- Text:
No other figure in the quite recent history of theatre has been so attacked for his dreams for a new type of theatre and so misunderstood as he was.

He had been labelled as a prophet, a martyr, a cult figure, a madman and a drug addict. His ideas and theories were linked with his life and the style in which he lived.

He was completely uncompromising, in that he advised a complete termination of the traditional boundaries between the audience and the actors. He combined this with an appeal for theatre to go back to solely an experience of the senses. Artaud was responsible for the demolishment of audience-actor boundaries and the confrontational theatre during the period after the war. 




Theory and Practice


Metaphysics-
is a difficult idea to handle with out of context, although it generally may be used to express anything that doesn't have a rational explanation.

- Dataset content:
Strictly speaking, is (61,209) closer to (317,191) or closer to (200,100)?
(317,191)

- The problem:
Write out the part of the text on Artaud that opens with the words containing "He had been" and closes with "which he lived.", switching "prophet" to "visionary". The lines here were taken from a separate source.

- Task solution:
He had been labelled as a visionary, a martyr, a cult figure, a madman and a drug addict. His ideas and theories were linked with his life and the style in which he lived.